3.2 Aid agencies, export credit and LFFU
IC governments established trade and development agencies to engage in cooperation with Developing Countries (DCs) (Gupta and Thompson 2010). Financial assistance goes through Official Development Assistance (ODA) and consists of loans and grants and Other Official Flows. These other flows include Export Credits (ECs) provided by government-supported ECAs to help national exporters by providing either capital flows to exporters or insurance to cover uncertainty in importing country demand (OECD 2019a, b).
ECAs have been funnelling resources to the FF industry. Court cases in the USA called for environmental impact assessments of FF projects financed by ECs, and Germany required ECAs to be transparent under the Access to Information Laws (Gupta 2014). In 2016, Germany and the UK allocated USD 24.7 billion (Donor Tracker 2017) and USD 16.6 billion (Carbon Brief 2017) to ODA. The UK provided USD 5.9 billion in FF support from 2010 to 2017. Of this, USD 4.4 billion were ECs financed by UK Export Finance (UKEF) (CAFOD 2017). Almost 99.2% of UKEF was used to finance FF projects in 2016 (ibid; Christian Aid 2016). From 2013 to 2015, Germany may have used USD 3.5 billion to finance fossil projects through ODA, including ECs compared to the USD 2.4 billion spent on clean and renewable energy (OCI 2017). In 2013 and 2014, the USA allocated a total of USD 7.5 billion in public spending on FFs (Doukas 2015). Jointly, these three countries have allocated at least USD 18 billion to fund overseas FF projects within the last decade as part of ODA, including EC. Despite advice to the Netherlands government to not finance fossil fuels using export credit (AIV 2019), this advice was ignored in the official response.
Like those pertaining to PFs, networks linking donor and recipient country governments are composed of various actors. In the UK, the national treasury allocates funds for development cooperation; government agencies (e.g. Department for International Development, Department for Business, Energy and Industrial Strategy, and the Foreign and Commonwealth Office) consult the private sector and NGOs on proposed funding, and this is monitored by the parliament and national audit office.

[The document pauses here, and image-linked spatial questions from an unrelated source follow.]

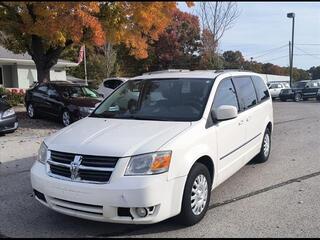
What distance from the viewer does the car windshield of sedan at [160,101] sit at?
577cm

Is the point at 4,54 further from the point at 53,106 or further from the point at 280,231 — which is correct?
the point at 280,231

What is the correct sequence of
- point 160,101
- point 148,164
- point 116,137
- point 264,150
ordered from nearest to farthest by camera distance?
point 148,164
point 116,137
point 160,101
point 264,150

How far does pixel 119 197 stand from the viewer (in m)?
4.46

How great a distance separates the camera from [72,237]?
188 inches

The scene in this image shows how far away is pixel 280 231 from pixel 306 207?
39.9 inches

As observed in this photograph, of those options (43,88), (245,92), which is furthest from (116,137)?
(43,88)

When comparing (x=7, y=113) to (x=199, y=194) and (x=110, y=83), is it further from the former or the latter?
(x=199, y=194)

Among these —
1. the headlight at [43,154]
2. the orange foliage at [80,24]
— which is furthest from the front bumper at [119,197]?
the orange foliage at [80,24]

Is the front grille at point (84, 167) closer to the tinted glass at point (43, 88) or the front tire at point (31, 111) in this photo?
the tinted glass at point (43, 88)

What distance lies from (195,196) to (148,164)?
815mm

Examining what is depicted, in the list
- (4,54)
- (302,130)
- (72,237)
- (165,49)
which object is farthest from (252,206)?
(165,49)

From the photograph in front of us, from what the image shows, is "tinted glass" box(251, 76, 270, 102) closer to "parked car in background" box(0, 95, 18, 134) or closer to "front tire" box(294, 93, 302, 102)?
"parked car in background" box(0, 95, 18, 134)

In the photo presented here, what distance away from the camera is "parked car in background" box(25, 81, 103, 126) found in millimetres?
14127

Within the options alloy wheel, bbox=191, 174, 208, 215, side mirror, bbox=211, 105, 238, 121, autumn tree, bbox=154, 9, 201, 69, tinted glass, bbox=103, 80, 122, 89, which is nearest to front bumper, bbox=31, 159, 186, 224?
alloy wheel, bbox=191, 174, 208, 215
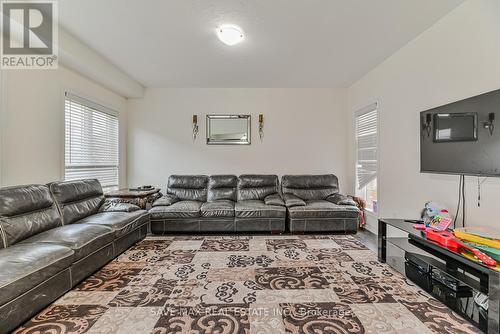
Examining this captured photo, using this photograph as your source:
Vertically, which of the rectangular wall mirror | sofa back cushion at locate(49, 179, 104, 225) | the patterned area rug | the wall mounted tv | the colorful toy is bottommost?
the patterned area rug

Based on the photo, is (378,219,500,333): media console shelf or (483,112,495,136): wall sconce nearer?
(378,219,500,333): media console shelf

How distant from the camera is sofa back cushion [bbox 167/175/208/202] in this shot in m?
4.35

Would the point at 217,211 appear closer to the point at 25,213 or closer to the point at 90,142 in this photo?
the point at 25,213

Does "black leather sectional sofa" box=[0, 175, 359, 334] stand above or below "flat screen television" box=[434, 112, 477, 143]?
below

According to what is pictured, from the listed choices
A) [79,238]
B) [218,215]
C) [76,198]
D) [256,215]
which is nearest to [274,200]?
[256,215]

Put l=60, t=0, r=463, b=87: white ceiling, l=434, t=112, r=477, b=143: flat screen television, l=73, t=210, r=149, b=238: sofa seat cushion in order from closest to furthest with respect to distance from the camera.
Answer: l=434, t=112, r=477, b=143: flat screen television < l=60, t=0, r=463, b=87: white ceiling < l=73, t=210, r=149, b=238: sofa seat cushion

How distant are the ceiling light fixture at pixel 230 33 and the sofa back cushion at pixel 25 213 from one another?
8.96ft

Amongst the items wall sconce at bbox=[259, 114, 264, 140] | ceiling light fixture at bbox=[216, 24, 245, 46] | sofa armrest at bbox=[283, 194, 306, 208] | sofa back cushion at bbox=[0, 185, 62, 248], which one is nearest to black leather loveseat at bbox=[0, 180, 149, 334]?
sofa back cushion at bbox=[0, 185, 62, 248]

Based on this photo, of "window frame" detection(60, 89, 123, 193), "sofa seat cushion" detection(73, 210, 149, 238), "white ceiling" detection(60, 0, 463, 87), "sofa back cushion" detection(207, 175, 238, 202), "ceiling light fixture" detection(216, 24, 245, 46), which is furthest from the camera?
"sofa back cushion" detection(207, 175, 238, 202)

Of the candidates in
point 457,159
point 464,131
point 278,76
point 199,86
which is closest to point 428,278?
point 457,159

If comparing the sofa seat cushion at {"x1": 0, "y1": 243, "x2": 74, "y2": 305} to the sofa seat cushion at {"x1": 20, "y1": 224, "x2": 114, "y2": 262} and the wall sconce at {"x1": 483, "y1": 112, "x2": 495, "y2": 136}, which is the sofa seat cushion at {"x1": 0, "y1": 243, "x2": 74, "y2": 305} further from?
the wall sconce at {"x1": 483, "y1": 112, "x2": 495, "y2": 136}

Funds are earmarked for recipient countries; local and federal bodies, NGOs, private sector actors, development banks, and diplomatic posts, inter alia, receive ECs to implement planned projects (NAO 2017; DFID 2017; BEIS 2017).

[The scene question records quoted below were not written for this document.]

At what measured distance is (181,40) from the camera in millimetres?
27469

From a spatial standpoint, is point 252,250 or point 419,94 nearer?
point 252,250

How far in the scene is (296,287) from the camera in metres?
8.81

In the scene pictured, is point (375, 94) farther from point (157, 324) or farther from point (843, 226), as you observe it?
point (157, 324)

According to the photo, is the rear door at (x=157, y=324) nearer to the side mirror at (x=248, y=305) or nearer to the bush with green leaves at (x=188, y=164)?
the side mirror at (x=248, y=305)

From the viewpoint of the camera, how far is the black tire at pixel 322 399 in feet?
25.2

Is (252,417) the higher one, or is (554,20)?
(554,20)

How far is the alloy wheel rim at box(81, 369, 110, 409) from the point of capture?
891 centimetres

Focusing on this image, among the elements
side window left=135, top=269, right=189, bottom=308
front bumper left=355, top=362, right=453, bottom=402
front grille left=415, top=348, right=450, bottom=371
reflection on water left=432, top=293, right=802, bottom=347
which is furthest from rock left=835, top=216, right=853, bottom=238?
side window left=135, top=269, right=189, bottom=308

ECA decisions to invest in FFs affect FF companies themselves in addition to FF users and communities susceptible to negative externalities resulting from exporting projects and subsequent impacts of climate change. The human and environmental repercussions of ECA-funded projects are seldom accounted for.

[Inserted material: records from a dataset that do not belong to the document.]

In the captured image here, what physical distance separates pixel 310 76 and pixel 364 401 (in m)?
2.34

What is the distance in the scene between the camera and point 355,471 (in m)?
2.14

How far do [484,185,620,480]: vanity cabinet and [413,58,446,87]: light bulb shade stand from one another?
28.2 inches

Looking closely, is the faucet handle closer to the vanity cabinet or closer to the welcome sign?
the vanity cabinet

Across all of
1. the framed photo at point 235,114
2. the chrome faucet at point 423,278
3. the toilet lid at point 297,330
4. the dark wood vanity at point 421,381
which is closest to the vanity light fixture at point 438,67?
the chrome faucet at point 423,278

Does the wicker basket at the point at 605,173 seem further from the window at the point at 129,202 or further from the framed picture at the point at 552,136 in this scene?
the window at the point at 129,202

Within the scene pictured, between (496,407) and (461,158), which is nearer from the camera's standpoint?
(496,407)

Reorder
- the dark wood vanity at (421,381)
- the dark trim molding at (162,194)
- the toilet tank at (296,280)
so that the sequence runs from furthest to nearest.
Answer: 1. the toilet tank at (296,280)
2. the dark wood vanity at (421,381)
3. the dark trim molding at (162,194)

3.3 Aid agencies: arguments for and against support for FFs through ECs
Table 4 identifies the five key arguments for allocating public funds for FF projects in DCs. First, channelling IC funds to promote DC FF projects is in line with the DC Right to Development and builds trusting North–South partnerships (Gupta and van der Grijp (2010); Bos and Gupta 2016). Second, it provides affordable fuel, enhances energy access and meets growing energy demands (IEA 2016) in DCs which may not be guaranteed through renewables (Alexander and Floyd 2018; Pyke 2017; Lazarus et al. 2015). Third, FFs are profitable (Pyke 2017) and can increase growth in DCs (Christian Aid 2016). Fourth, FF investments may be used to enable carbon capture and storage (IEA 2012, 2013; Clark and Herzog 2014; Nykvist 2013), reducing the risks of inevitably LFFU and the accompanying stranded assets (Bos and Gupta 2018, 2019). Finally, the profitability of FFs benefit donors as the ECs support IC businesses abroad (DFID 2015).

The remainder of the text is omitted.